The law, if approved by Parliament, would allow the government to “disapply” sections of U.K. human rights law when it comes to Rwanda-related asylum claims and make it harder to challenge the deportations in court. But it does not take Britain out of the European Convention on Human Rights, as some hard-liners demand.

A legal opinion published by the European Research Group of right-wing Conservative lawmakers said the bill “provides a partial and incomplete solution” to blocks on the Rwanda plan and needs major changes.

If the bill passes its first vote on Tuesday, weeks of wrangling and more votes in Parliament lie ahead. Defeat would leave the Rwanda plan in tatters, and would threaten Sunak’s leadership.

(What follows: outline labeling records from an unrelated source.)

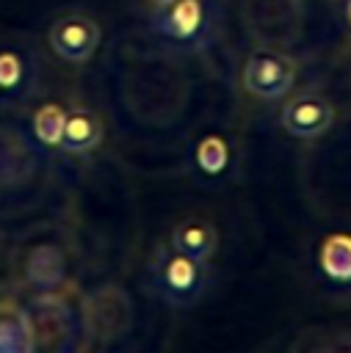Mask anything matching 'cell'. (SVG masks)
Here are the masks:
<instances>
[{
	"mask_svg": "<svg viewBox=\"0 0 351 353\" xmlns=\"http://www.w3.org/2000/svg\"><path fill=\"white\" fill-rule=\"evenodd\" d=\"M171 245L188 256H196V259H210L218 248V234L216 229L207 223V221H182L177 223L174 234H171Z\"/></svg>",
	"mask_w": 351,
	"mask_h": 353,
	"instance_id": "cell-10",
	"label": "cell"
},
{
	"mask_svg": "<svg viewBox=\"0 0 351 353\" xmlns=\"http://www.w3.org/2000/svg\"><path fill=\"white\" fill-rule=\"evenodd\" d=\"M166 3H171V0H152V6H158V8H160V6H166Z\"/></svg>",
	"mask_w": 351,
	"mask_h": 353,
	"instance_id": "cell-15",
	"label": "cell"
},
{
	"mask_svg": "<svg viewBox=\"0 0 351 353\" xmlns=\"http://www.w3.org/2000/svg\"><path fill=\"white\" fill-rule=\"evenodd\" d=\"M334 119V108L321 94H298L282 108V127L296 138H315L329 130Z\"/></svg>",
	"mask_w": 351,
	"mask_h": 353,
	"instance_id": "cell-4",
	"label": "cell"
},
{
	"mask_svg": "<svg viewBox=\"0 0 351 353\" xmlns=\"http://www.w3.org/2000/svg\"><path fill=\"white\" fill-rule=\"evenodd\" d=\"M99 44V25L86 14H64L50 28V47L64 61L80 63Z\"/></svg>",
	"mask_w": 351,
	"mask_h": 353,
	"instance_id": "cell-3",
	"label": "cell"
},
{
	"mask_svg": "<svg viewBox=\"0 0 351 353\" xmlns=\"http://www.w3.org/2000/svg\"><path fill=\"white\" fill-rule=\"evenodd\" d=\"M33 345L36 328L30 314L14 301H0V353H30Z\"/></svg>",
	"mask_w": 351,
	"mask_h": 353,
	"instance_id": "cell-6",
	"label": "cell"
},
{
	"mask_svg": "<svg viewBox=\"0 0 351 353\" xmlns=\"http://www.w3.org/2000/svg\"><path fill=\"white\" fill-rule=\"evenodd\" d=\"M205 19V6L202 0H171L160 6V17L155 28L171 39H191Z\"/></svg>",
	"mask_w": 351,
	"mask_h": 353,
	"instance_id": "cell-7",
	"label": "cell"
},
{
	"mask_svg": "<svg viewBox=\"0 0 351 353\" xmlns=\"http://www.w3.org/2000/svg\"><path fill=\"white\" fill-rule=\"evenodd\" d=\"M321 268L334 281H351V234L334 232L321 243Z\"/></svg>",
	"mask_w": 351,
	"mask_h": 353,
	"instance_id": "cell-11",
	"label": "cell"
},
{
	"mask_svg": "<svg viewBox=\"0 0 351 353\" xmlns=\"http://www.w3.org/2000/svg\"><path fill=\"white\" fill-rule=\"evenodd\" d=\"M348 22H351V0H348Z\"/></svg>",
	"mask_w": 351,
	"mask_h": 353,
	"instance_id": "cell-16",
	"label": "cell"
},
{
	"mask_svg": "<svg viewBox=\"0 0 351 353\" xmlns=\"http://www.w3.org/2000/svg\"><path fill=\"white\" fill-rule=\"evenodd\" d=\"M64 121H66V110L55 102H47L36 110L33 116V132L41 143L47 146H58L61 143V132H64Z\"/></svg>",
	"mask_w": 351,
	"mask_h": 353,
	"instance_id": "cell-13",
	"label": "cell"
},
{
	"mask_svg": "<svg viewBox=\"0 0 351 353\" xmlns=\"http://www.w3.org/2000/svg\"><path fill=\"white\" fill-rule=\"evenodd\" d=\"M30 61L17 50V47H0V99L3 102H14L22 99L30 88L33 72H30Z\"/></svg>",
	"mask_w": 351,
	"mask_h": 353,
	"instance_id": "cell-9",
	"label": "cell"
},
{
	"mask_svg": "<svg viewBox=\"0 0 351 353\" xmlns=\"http://www.w3.org/2000/svg\"><path fill=\"white\" fill-rule=\"evenodd\" d=\"M99 141H102V124H99L97 113H91L86 108H77V110L66 113L61 143H58L64 152L83 154V152H91Z\"/></svg>",
	"mask_w": 351,
	"mask_h": 353,
	"instance_id": "cell-8",
	"label": "cell"
},
{
	"mask_svg": "<svg viewBox=\"0 0 351 353\" xmlns=\"http://www.w3.org/2000/svg\"><path fill=\"white\" fill-rule=\"evenodd\" d=\"M61 273H64V259L55 248L50 245H41L30 254V262H28V279L33 284H41V287H55L61 281Z\"/></svg>",
	"mask_w": 351,
	"mask_h": 353,
	"instance_id": "cell-12",
	"label": "cell"
},
{
	"mask_svg": "<svg viewBox=\"0 0 351 353\" xmlns=\"http://www.w3.org/2000/svg\"><path fill=\"white\" fill-rule=\"evenodd\" d=\"M196 163L205 174H221L229 163V146L221 135H207L196 146Z\"/></svg>",
	"mask_w": 351,
	"mask_h": 353,
	"instance_id": "cell-14",
	"label": "cell"
},
{
	"mask_svg": "<svg viewBox=\"0 0 351 353\" xmlns=\"http://www.w3.org/2000/svg\"><path fill=\"white\" fill-rule=\"evenodd\" d=\"M149 279H152V290L163 301H169L174 306H191L207 290L210 270H207L205 259L188 256L169 243L155 251Z\"/></svg>",
	"mask_w": 351,
	"mask_h": 353,
	"instance_id": "cell-1",
	"label": "cell"
},
{
	"mask_svg": "<svg viewBox=\"0 0 351 353\" xmlns=\"http://www.w3.org/2000/svg\"><path fill=\"white\" fill-rule=\"evenodd\" d=\"M127 320H130V303L127 295L119 292L116 287H105L86 301V325L91 334L99 336L124 334Z\"/></svg>",
	"mask_w": 351,
	"mask_h": 353,
	"instance_id": "cell-5",
	"label": "cell"
},
{
	"mask_svg": "<svg viewBox=\"0 0 351 353\" xmlns=\"http://www.w3.org/2000/svg\"><path fill=\"white\" fill-rule=\"evenodd\" d=\"M293 80L296 61L274 50H257L243 66V88L260 99H276L287 94Z\"/></svg>",
	"mask_w": 351,
	"mask_h": 353,
	"instance_id": "cell-2",
	"label": "cell"
}]
</instances>
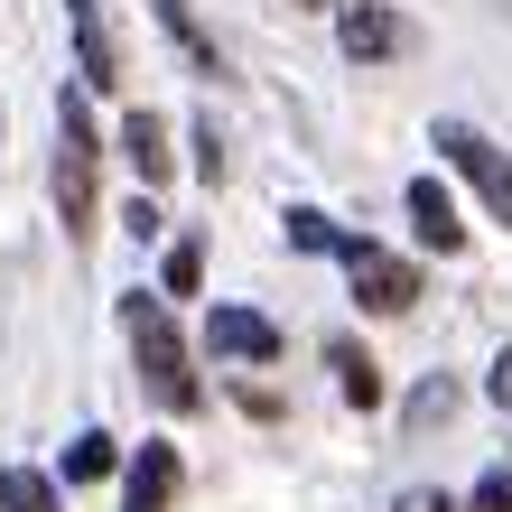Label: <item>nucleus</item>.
I'll return each instance as SVG.
<instances>
[{
  "label": "nucleus",
  "mask_w": 512,
  "mask_h": 512,
  "mask_svg": "<svg viewBox=\"0 0 512 512\" xmlns=\"http://www.w3.org/2000/svg\"><path fill=\"white\" fill-rule=\"evenodd\" d=\"M289 243H298V252H345V233L326 224L317 205H298V215H289Z\"/></svg>",
  "instance_id": "nucleus-14"
},
{
  "label": "nucleus",
  "mask_w": 512,
  "mask_h": 512,
  "mask_svg": "<svg viewBox=\"0 0 512 512\" xmlns=\"http://www.w3.org/2000/svg\"><path fill=\"white\" fill-rule=\"evenodd\" d=\"M66 19H75V56H84V84H112V38H103L94 0H66Z\"/></svg>",
  "instance_id": "nucleus-11"
},
{
  "label": "nucleus",
  "mask_w": 512,
  "mask_h": 512,
  "mask_svg": "<svg viewBox=\"0 0 512 512\" xmlns=\"http://www.w3.org/2000/svg\"><path fill=\"white\" fill-rule=\"evenodd\" d=\"M391 512H457V503H447V494H429V485H410V494L391 503Z\"/></svg>",
  "instance_id": "nucleus-18"
},
{
  "label": "nucleus",
  "mask_w": 512,
  "mask_h": 512,
  "mask_svg": "<svg viewBox=\"0 0 512 512\" xmlns=\"http://www.w3.org/2000/svg\"><path fill=\"white\" fill-rule=\"evenodd\" d=\"M345 270H354V298H364L373 317H410L419 308V270L382 243H345Z\"/></svg>",
  "instance_id": "nucleus-4"
},
{
  "label": "nucleus",
  "mask_w": 512,
  "mask_h": 512,
  "mask_svg": "<svg viewBox=\"0 0 512 512\" xmlns=\"http://www.w3.org/2000/svg\"><path fill=\"white\" fill-rule=\"evenodd\" d=\"M196 280H205V252L177 243V252H168V298H196Z\"/></svg>",
  "instance_id": "nucleus-15"
},
{
  "label": "nucleus",
  "mask_w": 512,
  "mask_h": 512,
  "mask_svg": "<svg viewBox=\"0 0 512 512\" xmlns=\"http://www.w3.org/2000/svg\"><path fill=\"white\" fill-rule=\"evenodd\" d=\"M326 364H336V391H345L354 410H382V364H373V354L354 345V336H336V345H326Z\"/></svg>",
  "instance_id": "nucleus-10"
},
{
  "label": "nucleus",
  "mask_w": 512,
  "mask_h": 512,
  "mask_svg": "<svg viewBox=\"0 0 512 512\" xmlns=\"http://www.w3.org/2000/svg\"><path fill=\"white\" fill-rule=\"evenodd\" d=\"M336 47L354 66H382V56H401V19L382 0H336Z\"/></svg>",
  "instance_id": "nucleus-5"
},
{
  "label": "nucleus",
  "mask_w": 512,
  "mask_h": 512,
  "mask_svg": "<svg viewBox=\"0 0 512 512\" xmlns=\"http://www.w3.org/2000/svg\"><path fill=\"white\" fill-rule=\"evenodd\" d=\"M56 205L75 233H94V112H84V94L56 103Z\"/></svg>",
  "instance_id": "nucleus-2"
},
{
  "label": "nucleus",
  "mask_w": 512,
  "mask_h": 512,
  "mask_svg": "<svg viewBox=\"0 0 512 512\" xmlns=\"http://www.w3.org/2000/svg\"><path fill=\"white\" fill-rule=\"evenodd\" d=\"M168 503H177V447L149 438L131 457V475H122V512H168Z\"/></svg>",
  "instance_id": "nucleus-7"
},
{
  "label": "nucleus",
  "mask_w": 512,
  "mask_h": 512,
  "mask_svg": "<svg viewBox=\"0 0 512 512\" xmlns=\"http://www.w3.org/2000/svg\"><path fill=\"white\" fill-rule=\"evenodd\" d=\"M112 466H122V447H112L103 429H84V438L66 447V485H103V475H112Z\"/></svg>",
  "instance_id": "nucleus-12"
},
{
  "label": "nucleus",
  "mask_w": 512,
  "mask_h": 512,
  "mask_svg": "<svg viewBox=\"0 0 512 512\" xmlns=\"http://www.w3.org/2000/svg\"><path fill=\"white\" fill-rule=\"evenodd\" d=\"M466 512H512V466H503V475H485V485H475V503H466Z\"/></svg>",
  "instance_id": "nucleus-16"
},
{
  "label": "nucleus",
  "mask_w": 512,
  "mask_h": 512,
  "mask_svg": "<svg viewBox=\"0 0 512 512\" xmlns=\"http://www.w3.org/2000/svg\"><path fill=\"white\" fill-rule=\"evenodd\" d=\"M447 410H457V391H447V382H429V391L410 401V419H419V429H429V419H447Z\"/></svg>",
  "instance_id": "nucleus-17"
},
{
  "label": "nucleus",
  "mask_w": 512,
  "mask_h": 512,
  "mask_svg": "<svg viewBox=\"0 0 512 512\" xmlns=\"http://www.w3.org/2000/svg\"><path fill=\"white\" fill-rule=\"evenodd\" d=\"M485 391H494V401H503V410H512V345H503V354H494V373H485Z\"/></svg>",
  "instance_id": "nucleus-19"
},
{
  "label": "nucleus",
  "mask_w": 512,
  "mask_h": 512,
  "mask_svg": "<svg viewBox=\"0 0 512 512\" xmlns=\"http://www.w3.org/2000/svg\"><path fill=\"white\" fill-rule=\"evenodd\" d=\"M122 149H131V168H140V187H168L177 149H168V122H159V112H131V122H122Z\"/></svg>",
  "instance_id": "nucleus-9"
},
{
  "label": "nucleus",
  "mask_w": 512,
  "mask_h": 512,
  "mask_svg": "<svg viewBox=\"0 0 512 512\" xmlns=\"http://www.w3.org/2000/svg\"><path fill=\"white\" fill-rule=\"evenodd\" d=\"M122 326H131V354H140V382L159 391L168 410H196V373H187V345H177V317L159 308L149 289L122 298Z\"/></svg>",
  "instance_id": "nucleus-1"
},
{
  "label": "nucleus",
  "mask_w": 512,
  "mask_h": 512,
  "mask_svg": "<svg viewBox=\"0 0 512 512\" xmlns=\"http://www.w3.org/2000/svg\"><path fill=\"white\" fill-rule=\"evenodd\" d=\"M429 149L466 177L475 196H485V215H494V224H512V159H503L485 131H475V122H438V131H429Z\"/></svg>",
  "instance_id": "nucleus-3"
},
{
  "label": "nucleus",
  "mask_w": 512,
  "mask_h": 512,
  "mask_svg": "<svg viewBox=\"0 0 512 512\" xmlns=\"http://www.w3.org/2000/svg\"><path fill=\"white\" fill-rule=\"evenodd\" d=\"M410 233H419L429 252H457V243H466V224H457V196H447L438 177H410Z\"/></svg>",
  "instance_id": "nucleus-8"
},
{
  "label": "nucleus",
  "mask_w": 512,
  "mask_h": 512,
  "mask_svg": "<svg viewBox=\"0 0 512 512\" xmlns=\"http://www.w3.org/2000/svg\"><path fill=\"white\" fill-rule=\"evenodd\" d=\"M0 512H56V485L28 466H0Z\"/></svg>",
  "instance_id": "nucleus-13"
},
{
  "label": "nucleus",
  "mask_w": 512,
  "mask_h": 512,
  "mask_svg": "<svg viewBox=\"0 0 512 512\" xmlns=\"http://www.w3.org/2000/svg\"><path fill=\"white\" fill-rule=\"evenodd\" d=\"M308 10H336V0H308Z\"/></svg>",
  "instance_id": "nucleus-20"
},
{
  "label": "nucleus",
  "mask_w": 512,
  "mask_h": 512,
  "mask_svg": "<svg viewBox=\"0 0 512 512\" xmlns=\"http://www.w3.org/2000/svg\"><path fill=\"white\" fill-rule=\"evenodd\" d=\"M205 345L233 354V364H270V354H280V326H270L261 308H215L205 317Z\"/></svg>",
  "instance_id": "nucleus-6"
}]
</instances>
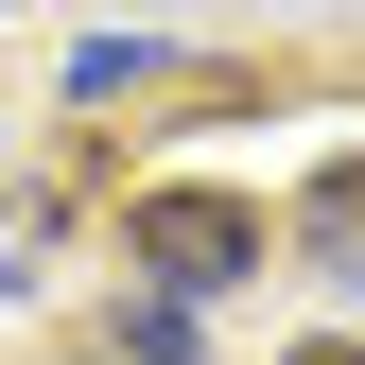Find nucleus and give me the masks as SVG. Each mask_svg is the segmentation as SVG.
Segmentation results:
<instances>
[{
    "mask_svg": "<svg viewBox=\"0 0 365 365\" xmlns=\"http://www.w3.org/2000/svg\"><path fill=\"white\" fill-rule=\"evenodd\" d=\"M140 261H157L174 296H209V279L261 261V209H244V192H140Z\"/></svg>",
    "mask_w": 365,
    "mask_h": 365,
    "instance_id": "nucleus-1",
    "label": "nucleus"
},
{
    "mask_svg": "<svg viewBox=\"0 0 365 365\" xmlns=\"http://www.w3.org/2000/svg\"><path fill=\"white\" fill-rule=\"evenodd\" d=\"M296 244L331 261V279H365V157H331V174L296 192Z\"/></svg>",
    "mask_w": 365,
    "mask_h": 365,
    "instance_id": "nucleus-2",
    "label": "nucleus"
},
{
    "mask_svg": "<svg viewBox=\"0 0 365 365\" xmlns=\"http://www.w3.org/2000/svg\"><path fill=\"white\" fill-rule=\"evenodd\" d=\"M296 365H365V348H296Z\"/></svg>",
    "mask_w": 365,
    "mask_h": 365,
    "instance_id": "nucleus-3",
    "label": "nucleus"
}]
</instances>
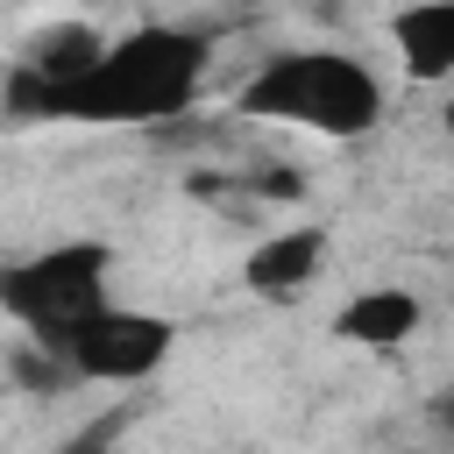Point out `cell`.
Returning <instances> with one entry per match:
<instances>
[{
	"instance_id": "1",
	"label": "cell",
	"mask_w": 454,
	"mask_h": 454,
	"mask_svg": "<svg viewBox=\"0 0 454 454\" xmlns=\"http://www.w3.org/2000/svg\"><path fill=\"white\" fill-rule=\"evenodd\" d=\"M206 78V35L192 28H135L121 35L78 85H43L28 64L7 71V106L14 121L64 114V121H163L184 114Z\"/></svg>"
},
{
	"instance_id": "2",
	"label": "cell",
	"mask_w": 454,
	"mask_h": 454,
	"mask_svg": "<svg viewBox=\"0 0 454 454\" xmlns=\"http://www.w3.org/2000/svg\"><path fill=\"white\" fill-rule=\"evenodd\" d=\"M241 106H248V114H270V121L319 128V135H369L376 114H383V85H376L355 57L291 50V57H270V64L248 78Z\"/></svg>"
},
{
	"instance_id": "3",
	"label": "cell",
	"mask_w": 454,
	"mask_h": 454,
	"mask_svg": "<svg viewBox=\"0 0 454 454\" xmlns=\"http://www.w3.org/2000/svg\"><path fill=\"white\" fill-rule=\"evenodd\" d=\"M0 305L43 340H71L85 319L106 312V248L99 241H64V248H43L28 262H14L0 277Z\"/></svg>"
},
{
	"instance_id": "4",
	"label": "cell",
	"mask_w": 454,
	"mask_h": 454,
	"mask_svg": "<svg viewBox=\"0 0 454 454\" xmlns=\"http://www.w3.org/2000/svg\"><path fill=\"white\" fill-rule=\"evenodd\" d=\"M170 340H177L170 319H156V312H128V305H106V312L85 319L71 340H57V355H64L78 376H92V383H142V376L163 369Z\"/></svg>"
},
{
	"instance_id": "5",
	"label": "cell",
	"mask_w": 454,
	"mask_h": 454,
	"mask_svg": "<svg viewBox=\"0 0 454 454\" xmlns=\"http://www.w3.org/2000/svg\"><path fill=\"white\" fill-rule=\"evenodd\" d=\"M319 262H326V234H319V227H284V234H270V241L248 248L241 277H248L255 298L284 305V298H298V291L319 277Z\"/></svg>"
},
{
	"instance_id": "6",
	"label": "cell",
	"mask_w": 454,
	"mask_h": 454,
	"mask_svg": "<svg viewBox=\"0 0 454 454\" xmlns=\"http://www.w3.org/2000/svg\"><path fill=\"white\" fill-rule=\"evenodd\" d=\"M390 43H397V57H404V71H411L419 85L454 78V0H419V7H404V14L390 21Z\"/></svg>"
},
{
	"instance_id": "7",
	"label": "cell",
	"mask_w": 454,
	"mask_h": 454,
	"mask_svg": "<svg viewBox=\"0 0 454 454\" xmlns=\"http://www.w3.org/2000/svg\"><path fill=\"white\" fill-rule=\"evenodd\" d=\"M411 326H419V298L397 291V284H376V291H362V298L340 305V333L355 348H376V355L397 348V340H411Z\"/></svg>"
},
{
	"instance_id": "8",
	"label": "cell",
	"mask_w": 454,
	"mask_h": 454,
	"mask_svg": "<svg viewBox=\"0 0 454 454\" xmlns=\"http://www.w3.org/2000/svg\"><path fill=\"white\" fill-rule=\"evenodd\" d=\"M106 50H114V43H106L99 28H85V21H57L50 35H35V43H28V57H21V64H28L43 85H78Z\"/></svg>"
},
{
	"instance_id": "9",
	"label": "cell",
	"mask_w": 454,
	"mask_h": 454,
	"mask_svg": "<svg viewBox=\"0 0 454 454\" xmlns=\"http://www.w3.org/2000/svg\"><path fill=\"white\" fill-rule=\"evenodd\" d=\"M14 376L28 383V390H57V383H71L78 369L57 355V348H43V340H28V348H14Z\"/></svg>"
},
{
	"instance_id": "10",
	"label": "cell",
	"mask_w": 454,
	"mask_h": 454,
	"mask_svg": "<svg viewBox=\"0 0 454 454\" xmlns=\"http://www.w3.org/2000/svg\"><path fill=\"white\" fill-rule=\"evenodd\" d=\"M121 426H128V411H114V419H92V426H85L78 440H64L57 454H106V447L121 440Z\"/></svg>"
},
{
	"instance_id": "11",
	"label": "cell",
	"mask_w": 454,
	"mask_h": 454,
	"mask_svg": "<svg viewBox=\"0 0 454 454\" xmlns=\"http://www.w3.org/2000/svg\"><path fill=\"white\" fill-rule=\"evenodd\" d=\"M440 419H447V426H454V397H447V404H440Z\"/></svg>"
},
{
	"instance_id": "12",
	"label": "cell",
	"mask_w": 454,
	"mask_h": 454,
	"mask_svg": "<svg viewBox=\"0 0 454 454\" xmlns=\"http://www.w3.org/2000/svg\"><path fill=\"white\" fill-rule=\"evenodd\" d=\"M447 135H454V106H447Z\"/></svg>"
}]
</instances>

Sunak believes delivering on his promise to “stop the boats” will allow the Conservatives to regain ground against the opposition Labour Party, which has a big lead in opinion polls ahead of an election that must be held in the next year.

But some Tory lawmakers think he is bound to fail, and are contemplating a change of leader. Under party rules, Sunak will face a no-confidence vote if 53 lawmakers — 15% of the Conservative total — call for one.

Others argue that it would be disastrous to remove yet another prime minister without a national election. Sunak is the third Conservative prime minister since the last election in 2019, after the party ejected both Johnson and his successor, Liz Truss.

Lawmaker Damian Green, a leading Conservative moderate, said anyone who wanted to change the party leader again is “either mad, or malicious, or both.”